NORMAL — The president of Heartland Community College, one of several taxing bodies affected by the proposed Brandt factory project, expects to recommend approving tax breaks to bring up to 500 jobs to McLean County.
“I would anticipate recommending approval,” said Heartland President Rob Widmer, who is reviewing a deal to bring Brandt Group of Companies to a soon-to-be-vacant factory at 19500 N. 1425 East Road, north of Normal. “If that property is not used and would not be invested in, it's more likely to deteriorate and lose value over time.”
Heartland is one of seven bodies that could give up property tax revenue over the next decade to bring the Canadian company to Central Illinois.
Under the proposed formula, the abatements would total $670,000 using current property values, which are likely to change as Brandt improves the site. The affected parcels currently generate a combined $127,444 per year in property taxes.
The long-term impact of the development is important, said Widmer, noting the agreement has specific job creation targets that must be met to receive the tax abatements.
The Heartland district currently receives about $9,295 in property tax revenue from the improved property that is part of the package and $491 in revenue from the unimproved farm ground.
Under the agreement, Brandt would agree to provide “in-kind contributions” to the McLean County Unit 5 school district and Heartland equal to 50 percent of the total amount of taxes abated by each district.
The nature of those in-kind contributions would be determined by consultation of both sides.
Widmer said that potentially could include some management expertise, internships or other educational experiences and equipment from Brandt.
Although the college would lose property tax revenue under the agreement, it might have the opportunity to gain revenue by providing customized training for Brandt employees, as it has for other businesses in the area.
Widmer said the college would be interested in training opportunities.
Heartland's board will take up the matter at its regular monthly meeting at 6 p.m. Nov. 21 in its Community Common Building on Raab Road in Normal.
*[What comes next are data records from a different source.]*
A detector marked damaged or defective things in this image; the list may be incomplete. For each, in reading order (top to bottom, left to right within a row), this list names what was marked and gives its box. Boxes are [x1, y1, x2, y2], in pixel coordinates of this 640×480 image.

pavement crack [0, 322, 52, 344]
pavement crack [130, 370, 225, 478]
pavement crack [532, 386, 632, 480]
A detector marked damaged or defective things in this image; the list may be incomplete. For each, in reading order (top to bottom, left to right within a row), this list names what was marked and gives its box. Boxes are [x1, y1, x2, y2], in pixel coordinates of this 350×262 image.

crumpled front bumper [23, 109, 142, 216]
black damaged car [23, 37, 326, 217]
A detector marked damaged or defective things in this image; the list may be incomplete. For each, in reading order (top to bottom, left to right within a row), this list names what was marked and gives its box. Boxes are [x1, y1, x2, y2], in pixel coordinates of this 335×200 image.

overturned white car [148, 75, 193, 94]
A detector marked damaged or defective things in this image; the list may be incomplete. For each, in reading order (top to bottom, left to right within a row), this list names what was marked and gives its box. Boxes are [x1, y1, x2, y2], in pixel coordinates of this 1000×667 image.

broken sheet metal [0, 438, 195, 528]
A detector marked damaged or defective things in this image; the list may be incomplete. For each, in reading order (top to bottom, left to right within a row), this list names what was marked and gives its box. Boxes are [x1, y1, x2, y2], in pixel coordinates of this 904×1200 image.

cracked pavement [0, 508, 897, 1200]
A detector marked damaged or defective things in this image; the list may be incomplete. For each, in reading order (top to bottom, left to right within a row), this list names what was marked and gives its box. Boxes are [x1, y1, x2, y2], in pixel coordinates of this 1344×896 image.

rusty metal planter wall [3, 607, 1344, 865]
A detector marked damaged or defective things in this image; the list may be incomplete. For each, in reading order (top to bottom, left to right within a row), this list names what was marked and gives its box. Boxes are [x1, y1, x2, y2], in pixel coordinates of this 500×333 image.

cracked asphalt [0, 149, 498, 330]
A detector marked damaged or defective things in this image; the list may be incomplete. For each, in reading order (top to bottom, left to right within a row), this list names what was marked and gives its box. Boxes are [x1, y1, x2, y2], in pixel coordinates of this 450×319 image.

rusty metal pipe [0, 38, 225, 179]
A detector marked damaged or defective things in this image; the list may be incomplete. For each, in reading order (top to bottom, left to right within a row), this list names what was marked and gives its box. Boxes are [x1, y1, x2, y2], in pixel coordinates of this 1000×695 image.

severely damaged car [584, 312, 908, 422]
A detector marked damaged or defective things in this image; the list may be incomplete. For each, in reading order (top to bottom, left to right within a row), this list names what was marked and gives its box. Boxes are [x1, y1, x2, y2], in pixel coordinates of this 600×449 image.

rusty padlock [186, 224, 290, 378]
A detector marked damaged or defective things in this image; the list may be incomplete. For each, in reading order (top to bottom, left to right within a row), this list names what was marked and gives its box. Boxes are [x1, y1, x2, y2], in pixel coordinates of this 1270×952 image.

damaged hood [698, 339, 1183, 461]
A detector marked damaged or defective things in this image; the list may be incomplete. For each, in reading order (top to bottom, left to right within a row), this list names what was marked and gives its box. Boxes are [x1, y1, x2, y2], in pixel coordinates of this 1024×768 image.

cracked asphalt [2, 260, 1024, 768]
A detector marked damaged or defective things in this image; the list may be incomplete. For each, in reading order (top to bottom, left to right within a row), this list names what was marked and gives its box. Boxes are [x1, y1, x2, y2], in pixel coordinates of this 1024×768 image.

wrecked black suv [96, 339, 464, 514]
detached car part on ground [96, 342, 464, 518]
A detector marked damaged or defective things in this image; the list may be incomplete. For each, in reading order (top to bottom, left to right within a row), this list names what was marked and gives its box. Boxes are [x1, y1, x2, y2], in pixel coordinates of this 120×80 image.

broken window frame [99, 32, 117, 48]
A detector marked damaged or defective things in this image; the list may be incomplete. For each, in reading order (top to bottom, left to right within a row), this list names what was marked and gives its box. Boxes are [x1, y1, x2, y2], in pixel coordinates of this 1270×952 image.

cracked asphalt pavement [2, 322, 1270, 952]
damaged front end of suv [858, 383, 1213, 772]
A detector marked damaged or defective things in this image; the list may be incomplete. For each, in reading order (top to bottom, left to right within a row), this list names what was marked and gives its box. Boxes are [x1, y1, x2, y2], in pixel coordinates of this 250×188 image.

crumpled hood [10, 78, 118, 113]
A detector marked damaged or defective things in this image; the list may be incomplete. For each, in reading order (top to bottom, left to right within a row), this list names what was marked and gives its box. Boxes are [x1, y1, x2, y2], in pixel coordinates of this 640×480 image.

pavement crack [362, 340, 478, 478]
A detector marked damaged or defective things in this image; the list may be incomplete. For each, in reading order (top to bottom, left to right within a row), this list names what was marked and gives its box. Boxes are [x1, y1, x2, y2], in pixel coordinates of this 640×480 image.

Meanwhile, McLean County officials could not be reached for comment on the deal Monday. The county receives $15,000 per year from the affected properties.
The County Board will meet to consider the agreement on Tuesday. The board's executive committee will meet in regular session at 4:30 p.m., followed immediately by a special meeting of the full board. Both are on the fourth floor of the Government Center at 115 E. Washington St., Bloomington.
Normal Township is set to consider the deal 8:15 a.m. Thursday at 304 E. Mulberry St., Normal. Township Supervisor Sarah Grammer said she has concerns about abating part of what's now $5,430 per year between its general fund levy and road district levy under the current deal.
The Hudson Area Public Library District and Hudson Community Fire Protection District currently collect $4,113 per year and $9,506 per year, respectively. Hudson officials could not be reached for details on when or if those abatements will be approved.
McLean County Unit 5's school board approved the deal on a 5-2 vote Monday. The district will forgo part of what's now about $80,000 per year in property taxes.